The Nuremberg Party Day Badge (German: Das Nürnberger Parteiabzeichen von 1929) was a highly revered political decoration of the Nazi Party (NSDAP). It was the second badge recognised as a national award of the party.

 
Also known as the "1929 Nürnberg Party Badge", the badge was awarded to those Nazi Party members who had attended the national rally in the city of Nuremberg. A special honour badge, the Party through regulations of 6 November 1936, established the badge for the 4th Reichsparteitage der NSDAP (4th National Party Day) in Nuremberg of 1-4 August 1929. Permission to wear the Nuremberg Party Badge was granted by the Gauleiter (Senior district leader). The wearing of the badge could be withdrawn by Hitler and the chief of the Nazi Party Chancellery, Martin Bormann.
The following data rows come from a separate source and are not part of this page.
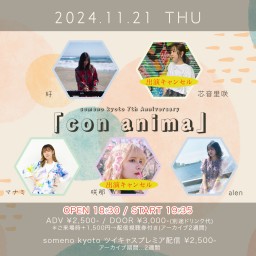 11/21「con anima」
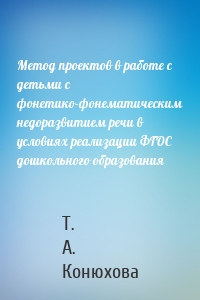 Метод проектов в работе с детьми с фонетико-фонематическим недоразвитием речи в условиях реализации ФГОС дошкольного образования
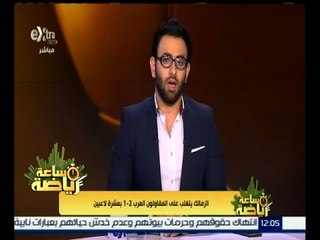 #ساعة_رياضة | الزمالك يتغلب على المقاولون العرب 2‪/‬1 بعشرة لاعبين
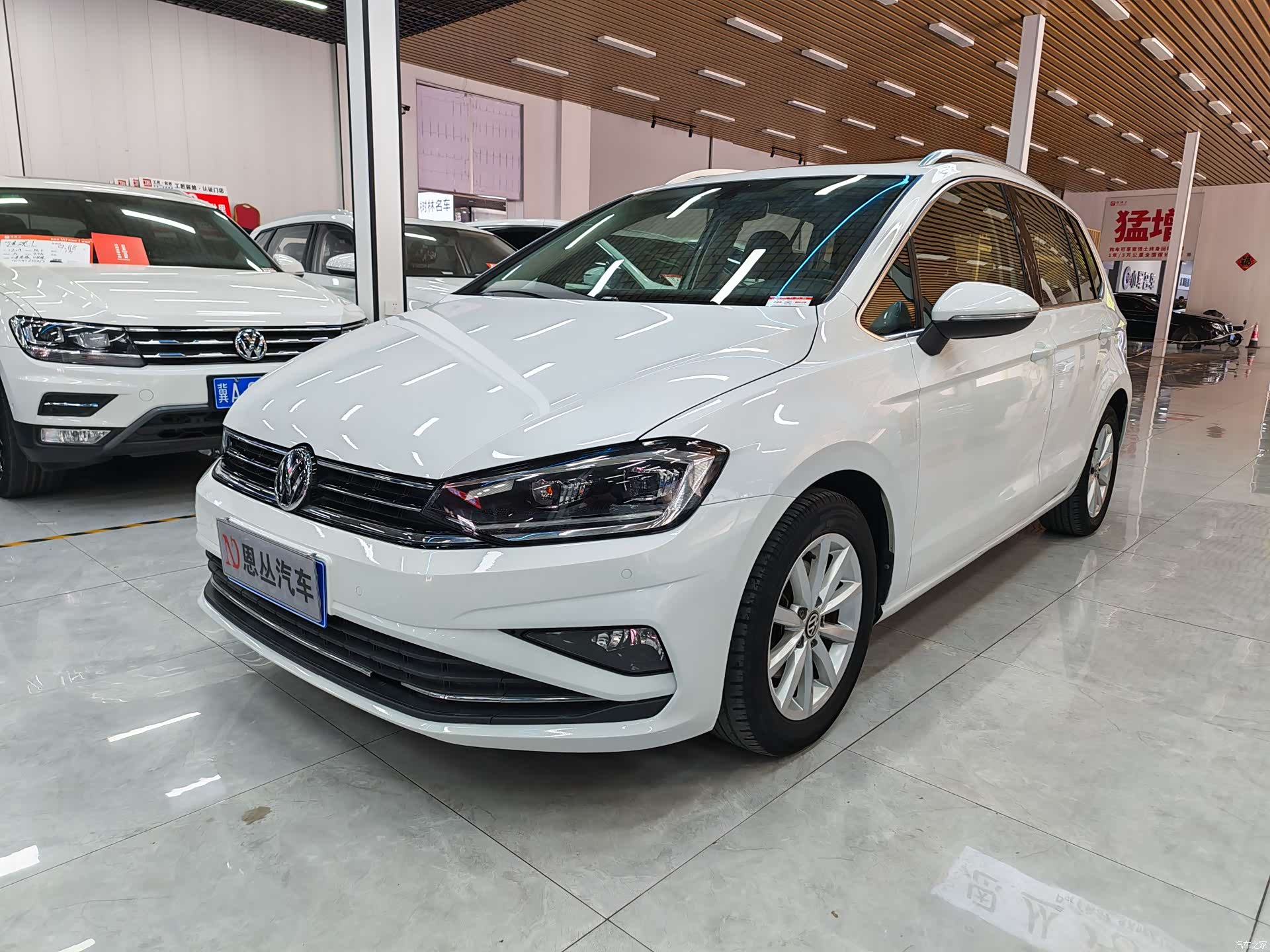Volkswagen Golf, 2020 1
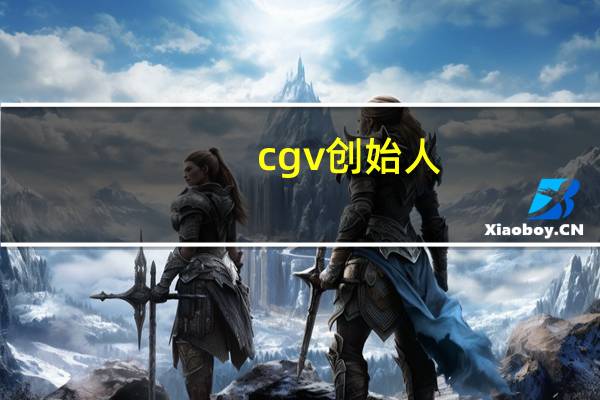cgv创始人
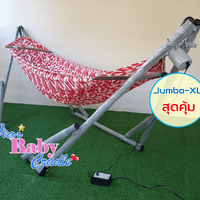 Hammock แดง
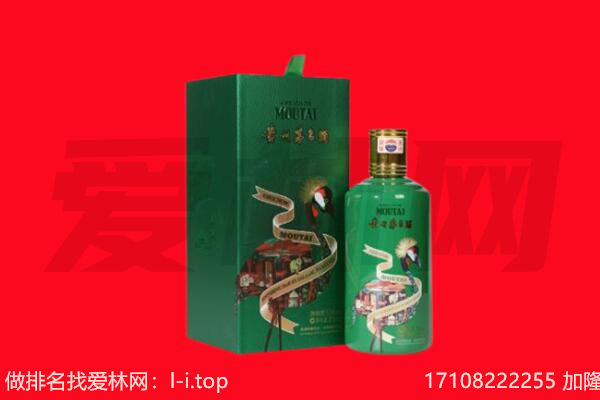 南宁市回收出口茅台酒.jpg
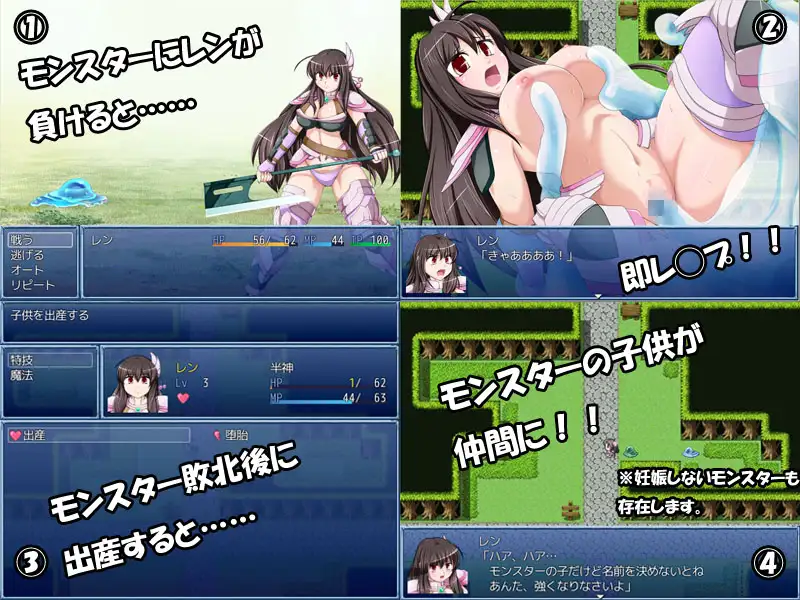 女汉子莲的冒险イルツォーク?サーガ ~女戦士レンの冒険~ 游戏截图 1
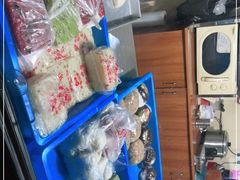 -非遗近水楼糕团(景德路店)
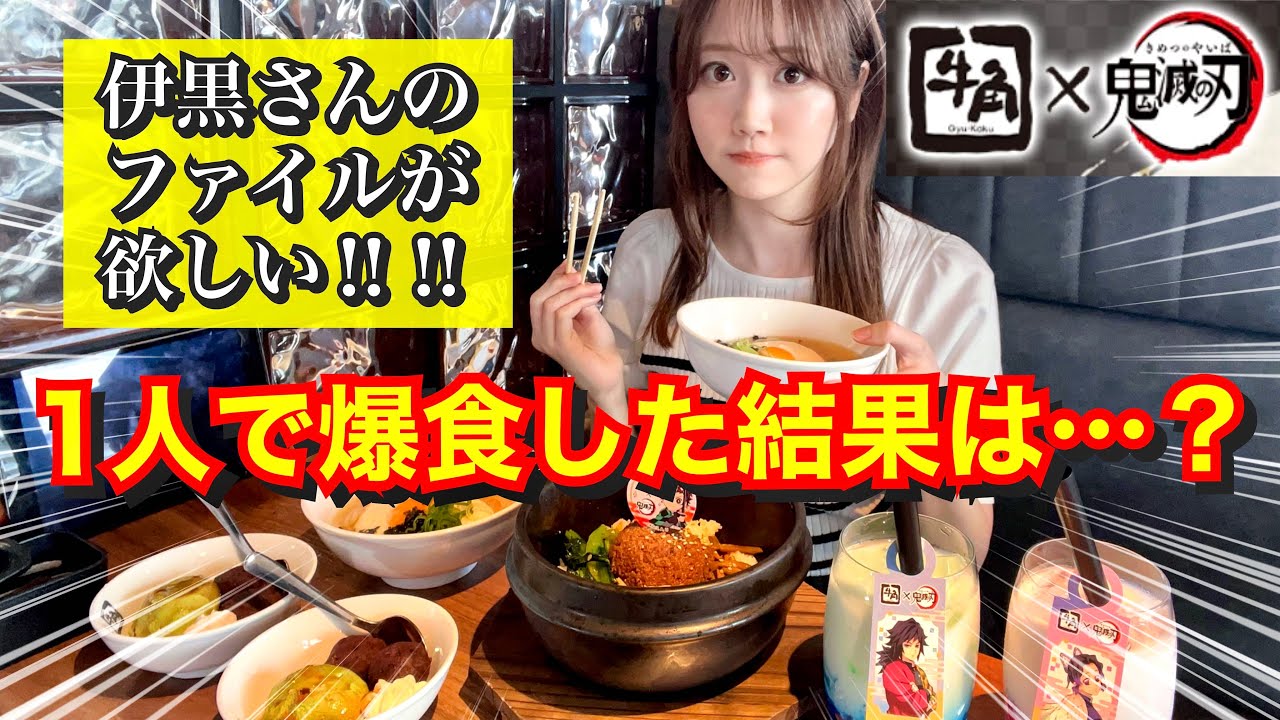 【牛角×鬼滅の刃】1人牛角デビュー！伊黒さんのファイルを求めて爆食いした結果は…！？【柱稽古編】【demonslayer】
After the founding of Nazi Germany, the Nuremberg Party Day Badge took on a symbol of the "Old Guard" and was frequently displayed by high-ranking leaders, including Adolf Hitler (who normally did not wear an excess of NSDAP awards) at subsequent Nuremberg rallies. The badge was to be worn on the left breast side of a uniform. It measured 21mm wide by 48mm high; it showed the Nuremberg Castle at the top with the word "Nürnberg" under it. An eagle sitting on top of a helmet was in the center with the inscriptions "1914-1919" and "N.S.D.A.P. 1929 Partei Tag" around it.

In November 1936, Hitler gave new "orders" for the "Orders and Awards" to be bestowed. The top NSDAP awards are listed in this order: 1. Coburg Badge; 2. Nuremberg Party Badge of 1929; 3. SA Treffen at Brunswick 1931; 4. Golden Party Badge; 5. The Blood Order; followed by the Gau badges and the Golden HJ Badge.